Latest findings from a subgroup analysis of the phase III EMERALD trial are reshaping the approach to treatment decision-making in metastatic breast cancer, particularly regarding the interpretation of ESR1 mutations in liquid biopsies.
Dr. Virginia Kaklamani, co-director of the San Antonio Breast Cancer Symposium (SABCS) and researcher at UT Health Sciences Center in San Antonio, emphasized that clinicians should focus on the presence of ESR1 mutations rather than their variant allele frequencies (VAF) when determining treatment strategies.
Key Clinical Implications
The analysis specifically examined variant allele frequencies of both ESR1 and PIK3CA mutations in estrogen receptor-positive, HER2-negative metastatic breast cancer patients. A notable finding was that elacestrant (Orserdu) maintained its therapeutic efficacy even in cases where PIK3CA mutation VAF exceeded that of ESR1 mutations.

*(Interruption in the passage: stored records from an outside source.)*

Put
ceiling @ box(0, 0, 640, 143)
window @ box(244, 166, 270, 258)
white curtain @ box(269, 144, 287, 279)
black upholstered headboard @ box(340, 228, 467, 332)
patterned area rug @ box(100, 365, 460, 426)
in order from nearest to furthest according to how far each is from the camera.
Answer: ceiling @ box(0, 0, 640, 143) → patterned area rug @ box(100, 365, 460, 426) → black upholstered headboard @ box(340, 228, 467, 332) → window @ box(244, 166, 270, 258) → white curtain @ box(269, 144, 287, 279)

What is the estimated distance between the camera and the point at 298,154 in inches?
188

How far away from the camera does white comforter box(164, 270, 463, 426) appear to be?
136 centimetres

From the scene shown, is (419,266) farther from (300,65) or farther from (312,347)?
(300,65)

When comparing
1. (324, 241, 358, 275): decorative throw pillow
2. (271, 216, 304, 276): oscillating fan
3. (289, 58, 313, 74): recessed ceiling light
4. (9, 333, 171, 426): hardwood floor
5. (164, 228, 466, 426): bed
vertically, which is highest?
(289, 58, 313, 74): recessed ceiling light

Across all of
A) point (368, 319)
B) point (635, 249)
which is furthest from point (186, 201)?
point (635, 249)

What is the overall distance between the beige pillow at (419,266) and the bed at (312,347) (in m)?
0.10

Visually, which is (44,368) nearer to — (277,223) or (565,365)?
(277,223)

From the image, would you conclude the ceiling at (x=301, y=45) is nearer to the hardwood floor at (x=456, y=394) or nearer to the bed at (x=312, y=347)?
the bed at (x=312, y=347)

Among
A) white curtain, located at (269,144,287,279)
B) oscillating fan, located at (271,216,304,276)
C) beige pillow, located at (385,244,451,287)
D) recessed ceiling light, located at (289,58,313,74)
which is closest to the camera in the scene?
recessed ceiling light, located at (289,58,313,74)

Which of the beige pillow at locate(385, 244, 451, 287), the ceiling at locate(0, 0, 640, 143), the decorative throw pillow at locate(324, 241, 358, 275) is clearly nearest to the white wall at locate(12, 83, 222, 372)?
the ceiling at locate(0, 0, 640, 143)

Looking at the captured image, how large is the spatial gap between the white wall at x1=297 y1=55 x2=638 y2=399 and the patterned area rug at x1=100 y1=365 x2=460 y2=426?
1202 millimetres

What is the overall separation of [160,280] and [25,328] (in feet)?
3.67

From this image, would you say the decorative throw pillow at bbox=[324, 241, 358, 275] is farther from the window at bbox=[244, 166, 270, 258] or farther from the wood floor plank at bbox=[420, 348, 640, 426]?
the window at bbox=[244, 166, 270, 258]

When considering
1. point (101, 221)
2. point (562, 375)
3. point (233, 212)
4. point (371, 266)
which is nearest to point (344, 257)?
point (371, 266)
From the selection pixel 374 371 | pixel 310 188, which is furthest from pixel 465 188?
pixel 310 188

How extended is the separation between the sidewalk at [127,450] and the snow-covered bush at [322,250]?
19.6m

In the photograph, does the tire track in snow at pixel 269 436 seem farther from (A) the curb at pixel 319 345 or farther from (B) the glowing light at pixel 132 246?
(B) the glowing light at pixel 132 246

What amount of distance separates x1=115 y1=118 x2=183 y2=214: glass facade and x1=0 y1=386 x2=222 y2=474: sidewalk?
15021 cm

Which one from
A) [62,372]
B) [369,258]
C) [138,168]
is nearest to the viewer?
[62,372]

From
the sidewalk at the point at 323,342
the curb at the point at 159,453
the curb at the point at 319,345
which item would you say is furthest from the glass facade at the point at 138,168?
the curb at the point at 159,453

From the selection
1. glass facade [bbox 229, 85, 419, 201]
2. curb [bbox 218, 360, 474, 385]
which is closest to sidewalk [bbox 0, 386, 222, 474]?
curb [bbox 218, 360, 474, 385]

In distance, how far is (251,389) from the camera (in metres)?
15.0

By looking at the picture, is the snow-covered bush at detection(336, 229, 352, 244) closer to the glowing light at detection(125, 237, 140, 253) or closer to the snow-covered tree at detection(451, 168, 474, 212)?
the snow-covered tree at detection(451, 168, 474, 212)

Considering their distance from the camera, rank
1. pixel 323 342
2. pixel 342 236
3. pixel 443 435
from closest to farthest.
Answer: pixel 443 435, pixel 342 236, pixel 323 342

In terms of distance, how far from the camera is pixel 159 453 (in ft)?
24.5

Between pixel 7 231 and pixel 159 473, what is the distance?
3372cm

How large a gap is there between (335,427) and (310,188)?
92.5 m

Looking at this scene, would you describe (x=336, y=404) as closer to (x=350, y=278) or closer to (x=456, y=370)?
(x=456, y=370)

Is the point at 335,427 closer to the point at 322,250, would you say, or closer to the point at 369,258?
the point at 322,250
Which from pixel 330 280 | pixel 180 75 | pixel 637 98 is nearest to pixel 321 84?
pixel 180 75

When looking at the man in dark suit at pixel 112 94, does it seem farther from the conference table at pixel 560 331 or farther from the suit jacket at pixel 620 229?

"We still are not understanding how to interpret variant allele frequencies," Dr. Kaklamani explained. "The bottom line is, at least as of now, we should not look at variant allele frequency to make a decision."
Impact on Treatment Approach
This insight carries significant implications for clinical practice, particularly in the interpretation of liquid biopsy results. While liquid biopsies provide detailed information about mutation frequencies, the research suggests that the binary presence or absence of ESR1 mutations should be the primary consideration for treatment decisions.
The findings are especially relevant for healthcare providers utilizing elacestrant, as the drug's efficacy appears to be maintained regardless of the relative VAF levels between PIK3CA and ESR1 mutations. This simplifies the decision-making process and provides clearer guidance for clinicians managing metastatic breast cancer patients.
Clinical Practice Recommendations
Dr. Kaklamani's guidance is clear and actionable: practitioners should base their treatment decisions on the simple presence of ESR1 mutations, rather than getting caught up in the complexities of variant allele frequencies. This straightforward approach could help streamline treatment decisions while ensuring optimal patient care.